Wednesday, November 5, 2008

Groovy Sort Follow-up

Here is another Groovy post, but after last weeks post about sorting in Groovy, I just wanted to make a couple of points on that.

First I had left with a question:

how Groovy distinguishes between the Closure version of the Comparator and the straight Closure which returns the Comparable object

My guess was that there is special code to deal with it, and a little digging into the Groovy source code showed this to be correct.

The magic happens in the file src\main\org\codehaus\groovy\runtime\DefaultGroovyMethods.java:
public static List sort(Collection self, Closure closure) { 
List list = asList(self); 
// use a comparator of one item or two 
int params = closure.getMaximumNumberOfParameters(); 
if (params == 1) { 
   Collections.sort(list, new OrderBy(closure)); 
} else { 
   Collections.sort(list, new ClosureComparator(closure)); 

return list; 

As you can see, the Groovy Java support code does in fact check what type of Closure it gets, and then builds an appropriate Comparator to pass into the regular Java sort function.

At work, a standard question that always comes up as we consider doing a production project in Groovy is: How does Groovy perform versus Java. It is true that the code is much nicer in Groovy, but how much slower will it run?

As we can see above, both Groovy and Java end up in the exact same function. The only difference is the work the Comparator will do. In Java, it is a straightforward compare. In Groovy it is either doing closure work or some other kind of comparator.

I timed a number of different possibilities in Groovy and Java. (This of course comes with the standard caveat of Beware of Microbenchmarks).

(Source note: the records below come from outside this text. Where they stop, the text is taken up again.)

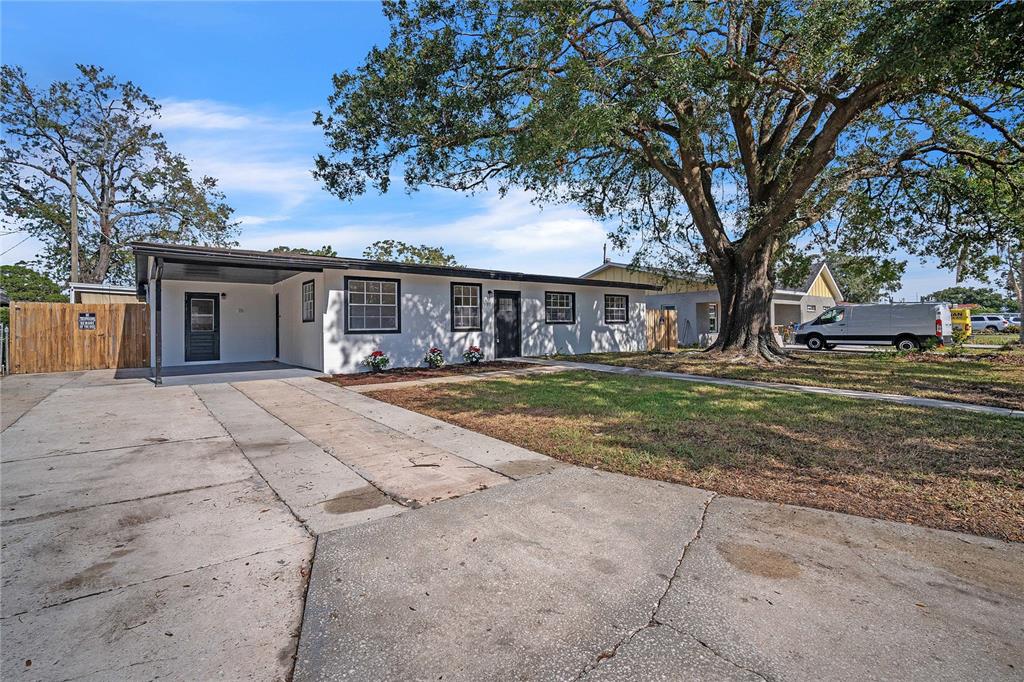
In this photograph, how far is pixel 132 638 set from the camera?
2.07 meters

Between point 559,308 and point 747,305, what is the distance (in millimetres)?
5947

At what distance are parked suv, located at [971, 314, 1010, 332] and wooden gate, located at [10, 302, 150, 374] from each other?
167 feet

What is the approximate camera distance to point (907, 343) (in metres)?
19.0

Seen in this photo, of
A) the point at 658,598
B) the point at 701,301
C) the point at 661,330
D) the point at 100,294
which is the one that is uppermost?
the point at 701,301

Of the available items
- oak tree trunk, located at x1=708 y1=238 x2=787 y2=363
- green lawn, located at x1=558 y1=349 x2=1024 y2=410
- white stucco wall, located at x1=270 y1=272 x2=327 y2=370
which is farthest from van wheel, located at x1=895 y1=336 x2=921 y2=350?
white stucco wall, located at x1=270 y1=272 x2=327 y2=370

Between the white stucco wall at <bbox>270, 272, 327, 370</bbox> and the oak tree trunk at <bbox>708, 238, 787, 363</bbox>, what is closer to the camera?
the white stucco wall at <bbox>270, 272, 327, 370</bbox>

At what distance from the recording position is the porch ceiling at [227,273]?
35.7ft

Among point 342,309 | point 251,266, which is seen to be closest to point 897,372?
point 342,309

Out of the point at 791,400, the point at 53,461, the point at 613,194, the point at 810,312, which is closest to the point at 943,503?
the point at 791,400

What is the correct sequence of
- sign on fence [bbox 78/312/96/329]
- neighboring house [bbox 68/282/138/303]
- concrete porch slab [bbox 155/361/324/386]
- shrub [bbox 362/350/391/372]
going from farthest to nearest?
neighboring house [bbox 68/282/138/303]
sign on fence [bbox 78/312/96/329]
shrub [bbox 362/350/391/372]
concrete porch slab [bbox 155/361/324/386]

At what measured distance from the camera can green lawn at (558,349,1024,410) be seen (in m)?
8.54

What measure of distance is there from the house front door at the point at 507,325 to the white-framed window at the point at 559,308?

In order to avoid problems I did the following:

  • I randomly built lists with 20,000 Things to sort. (see thel last Groovy post as a reminder on what Things are). I created the same lists for all the sorting code at the same time.
  • After sorting the lists, I printed out the first element of each list to ensure that the optimizer wasn’t cutting it out or something.
  • I created and sorted lists 3 times to “warm up” the code
  • I then ran 100 times and averaged the runs.

So keeping those risks in mind, I timed the following codes (the time in parens is the average time for sorting the list using the given code):
  1. Basic Java sort (15 ms):
    Collections.sort(inList,new Comparator<Thing>() {
    public int compare(Thing o1, Thing o2) {
    return (o1.val.compareTo(o2.val));
    }
    });



  2. Basic Groovy Closure (487 ms):

    inList.sort {
    it.val
    }



  3. Groovy using the two param closure (596 ms):

    inList.sort {o1, o2 ->
    o1.val.compareTo(o2.val)
    }

  4. Groovy using a dynamically built Comparator (612 ms):

    inList.sort([compare:{a,b->
    a.val.compareTo(b.val) } ] as Comparator)



  5. Groovy using a prebuilt Comparator (444 ms):

    The Groovy Comparator:

    class StringComparator implements Comparator {
    int compare(o1, o2) {
    return o1.val.compareTo(o2.val)
    }
    }
    StringComparator sc = new StringComparator();

    And here is the sort code:

    inList.sort(sc)



Some interesting things can be seen here:


  • Java is shockingly faster – so much so that I am worried that I am falling for one of the micro-benchmark problems


  • The dynamic comparator versus the pre-built comparator is 50% slower – probably caused by the extra redirection and lookup the dynamic one requires.


  • I am also surprised that the two param closure was slower then the one param version. I would have thought that they would do similar work.

2 comments:

Anonymous said...

very instrusting

Jarek said...

In-depth,short and useful; just the way I like it!